In any event, this seems an important point in the doctrinal logic of Judge Hudson's opinion. And it is one that he made no effort to defend. (That is meant not as a criticism, for one cannot possibly defend everything in a judicial opinion. Just an observation.)

What next?

Where do we go from here with Virginia v. Sebelius. That is not altogether clear at this point. Here are the complications:

* The Judge Moon of the Western District of Virginia ruled last Tuesday in Liberty University v. Geithner that the minimum coverage requirement was constitutional, and the plaintiffs have already filed their notice of appeal. Thus, there are now two cases on their way to the Fourth Circuit. The court could consolidate them, or perhaps schedule them simultaneously. There is an important difference between the cases, though, that warrants notice: the plaintiffs in Liberty University include at least one private individual. And this means that they may have a better ground for Article III standing to challenge the individual mandate. This means there may be reasons to keep the cases separate, even if the merits question is identical. Regardless, the parties and the Fourth Circuit will have to work this out.
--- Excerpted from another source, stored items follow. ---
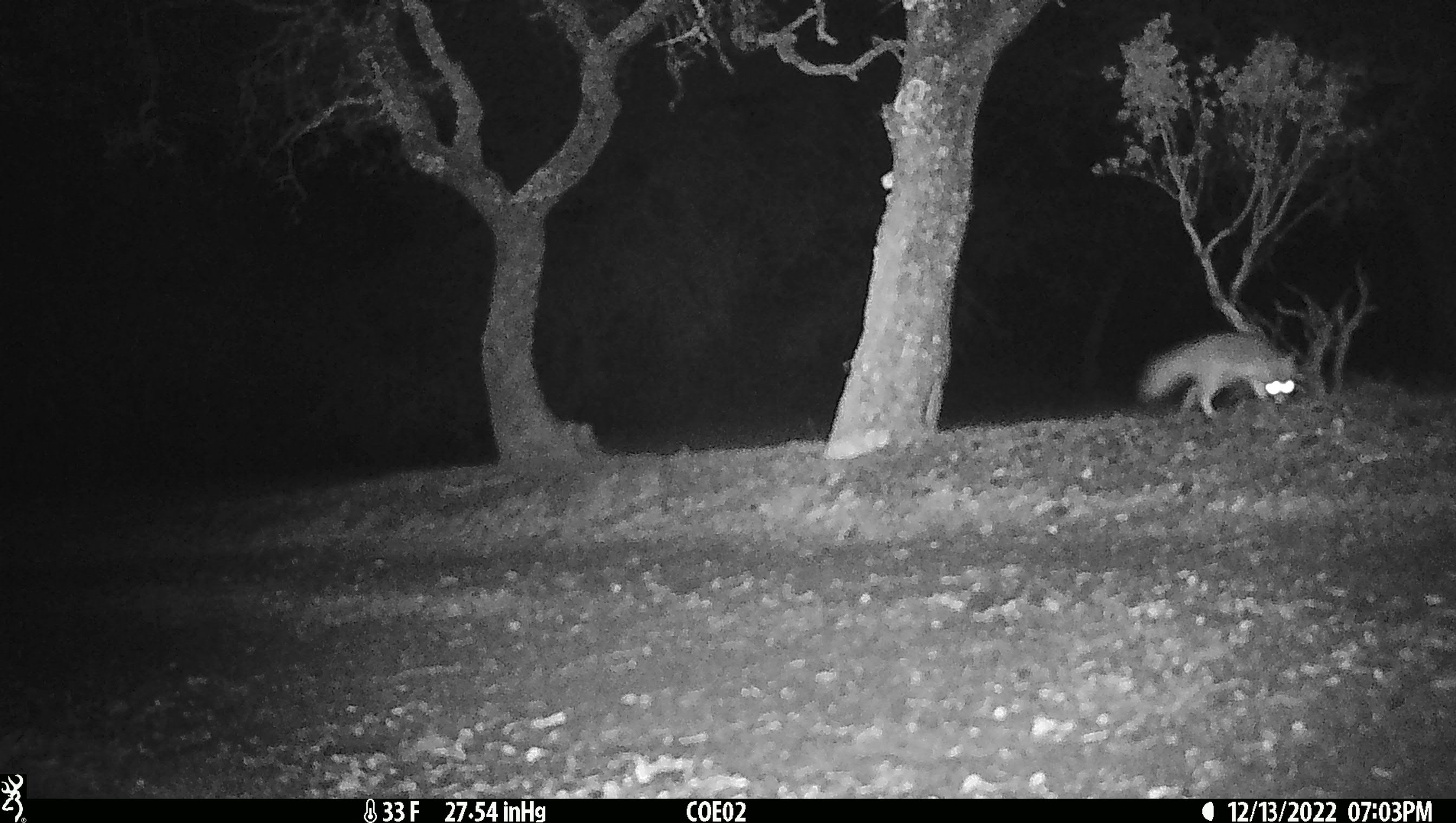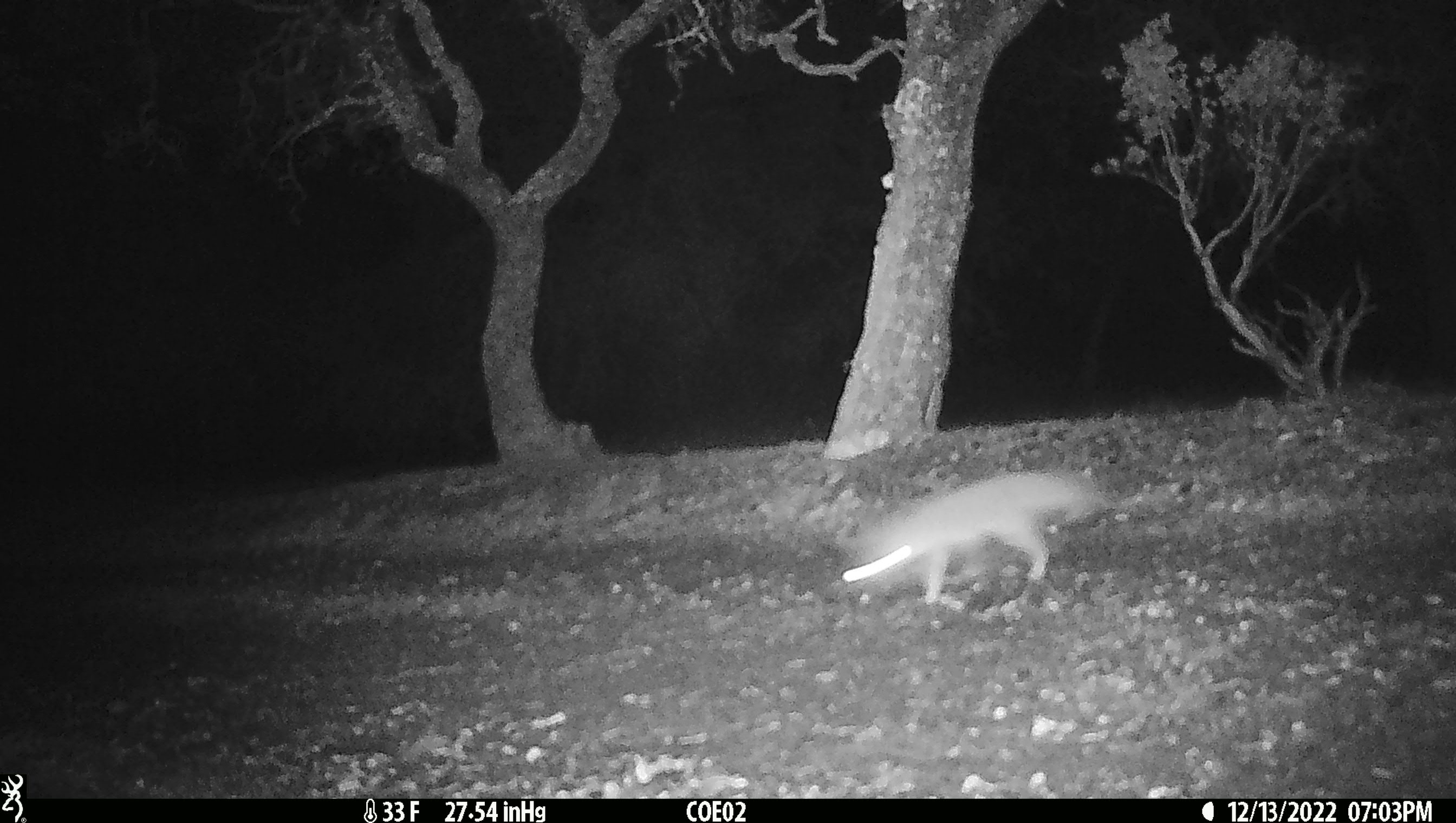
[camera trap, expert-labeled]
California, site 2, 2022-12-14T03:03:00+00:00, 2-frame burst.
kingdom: Animalia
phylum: Chordata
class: Mammalia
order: Carnivora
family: Canidae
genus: Urocyon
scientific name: Urocyon cinereoargenteus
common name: gray fox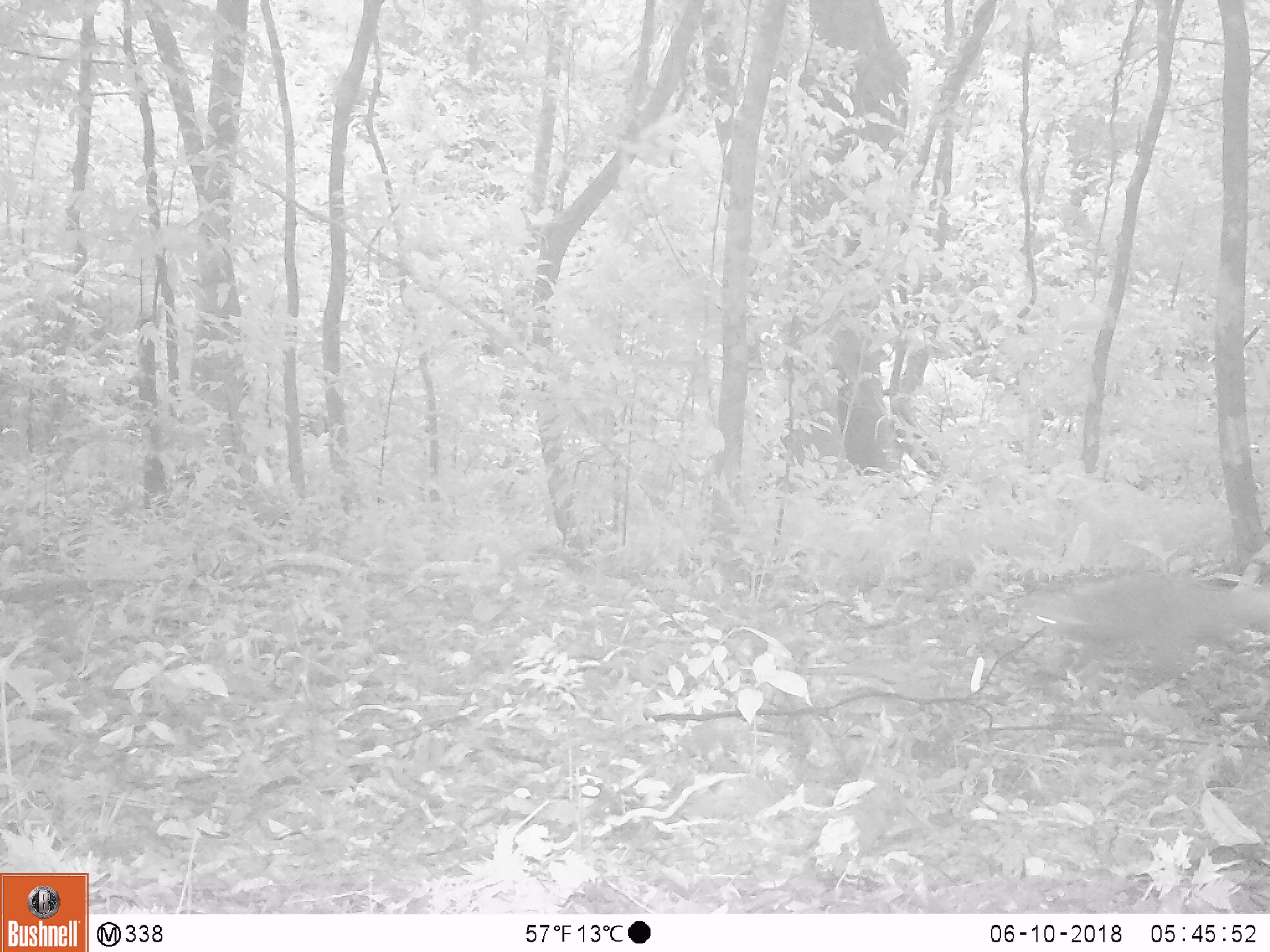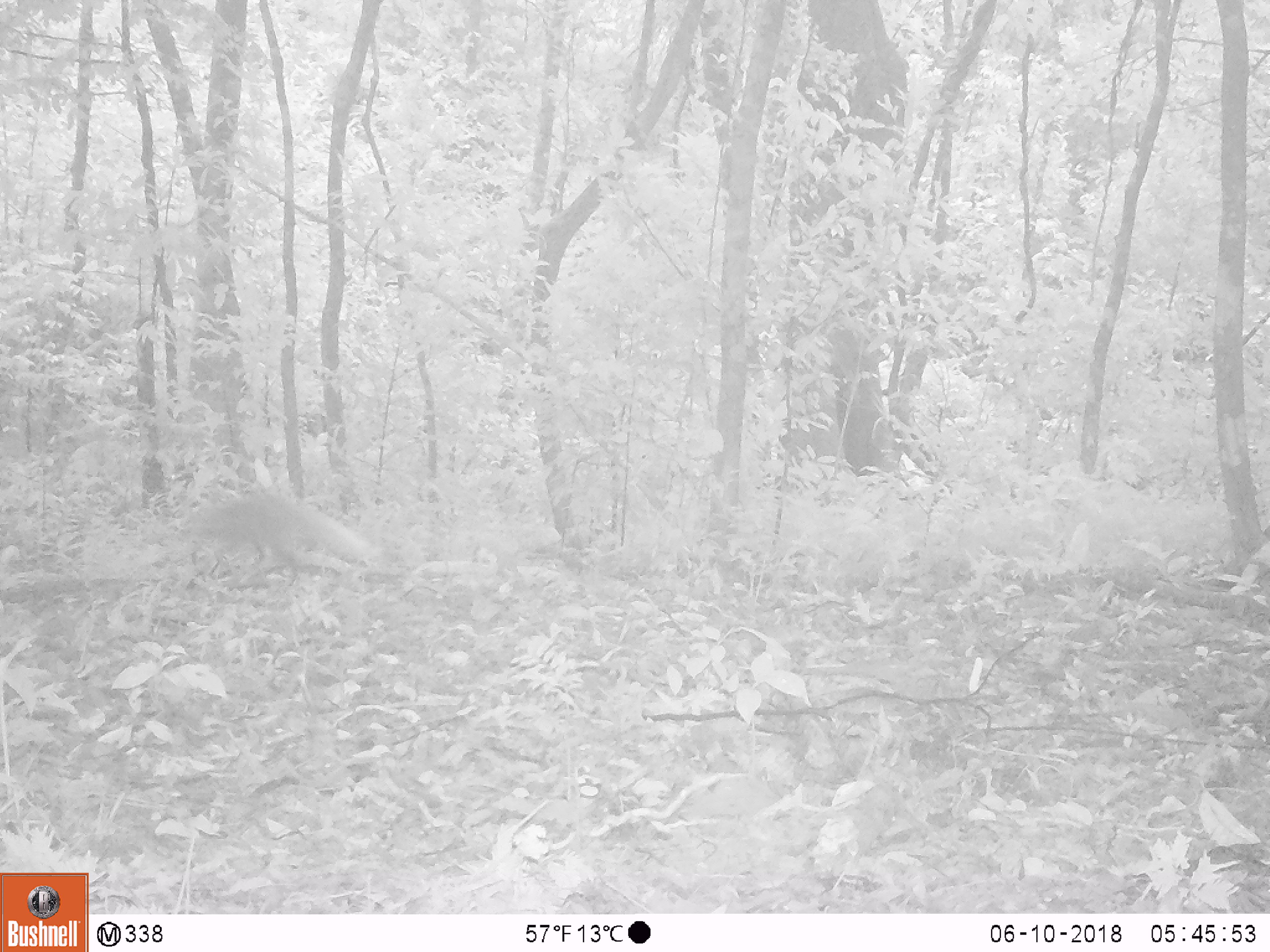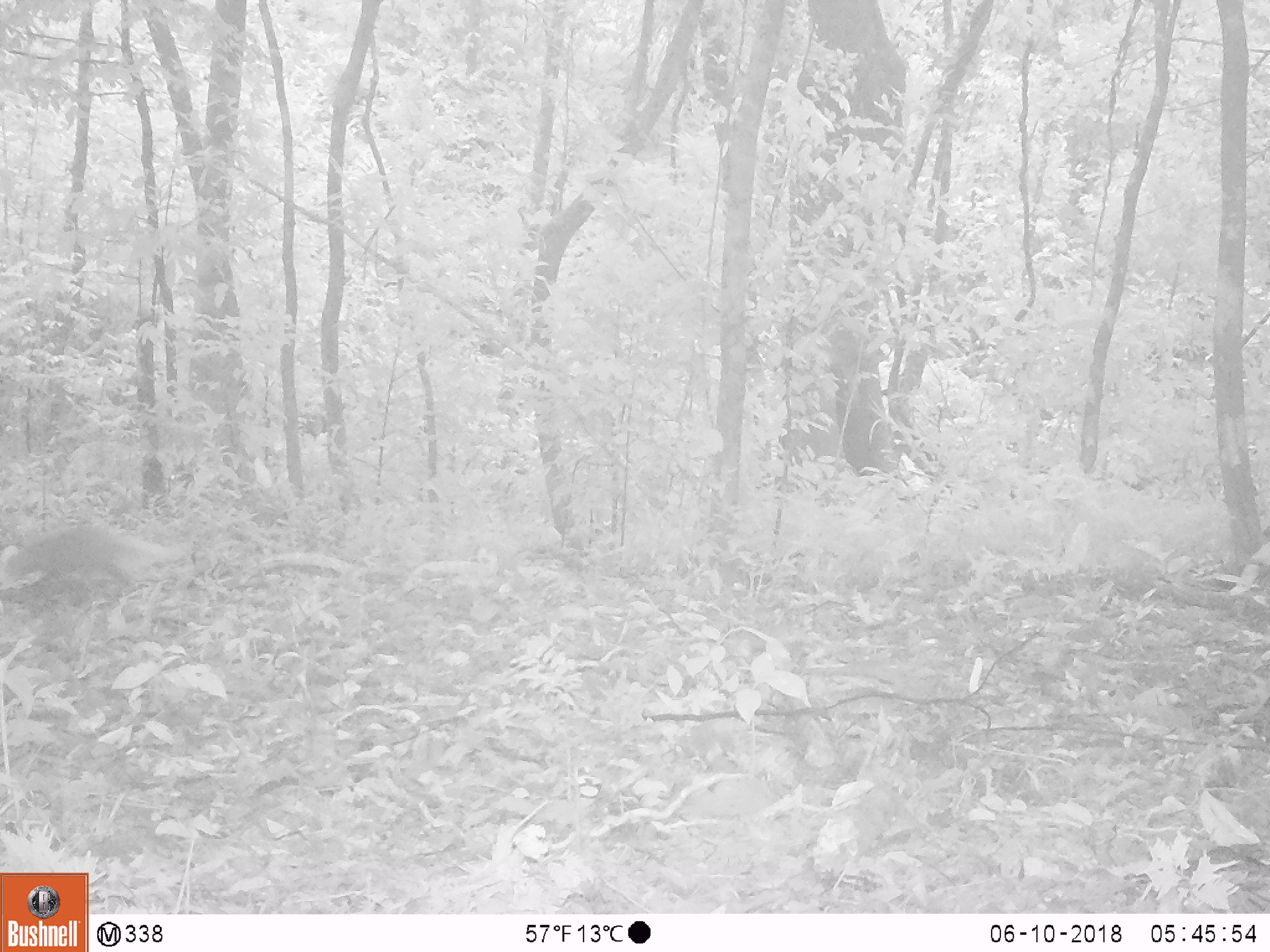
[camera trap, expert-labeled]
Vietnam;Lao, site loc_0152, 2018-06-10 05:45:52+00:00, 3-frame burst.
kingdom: Animalia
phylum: Chordata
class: Mammalia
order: Carnivora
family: Herpestidae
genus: Urva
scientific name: Urva urva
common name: crab-eating mongoose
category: crab eating mongoose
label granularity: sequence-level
* Virginia Attorney General Kenneth Cuccinelli has made noises publicly about taking this case directly to the Supreme Court, bypassing the Fourth Circuit. He has indicated that his office has "had discussions" with DOJ attorneys about the matter. But (1) it is unclear what these "discussions" have actually entailed, or what enthusiasm the administration has expressed for such an idea; (2) it is unclear why it would be in the administration's interest to get to the Supreme Court sooner rather than later--it would seem that, the longer the country lives with health care reform, and the more other parts of the ACA are implemented, perhaps the better the case for its constitutionality; and (3) it would now seem to be up to the United States, and not Virginia, to seek such an expedited review from the Supreme Court; and (4) it is unclear why the justices would actually be interested in taking the procedurally extraordinary (but not unprecedented) step of hearing the appeal directly from the district court, as it would only add fuel to the accusations (merited or otherwise) of "conservative judicial activism."

So we need to wait and see for a little while as to what exactly is next.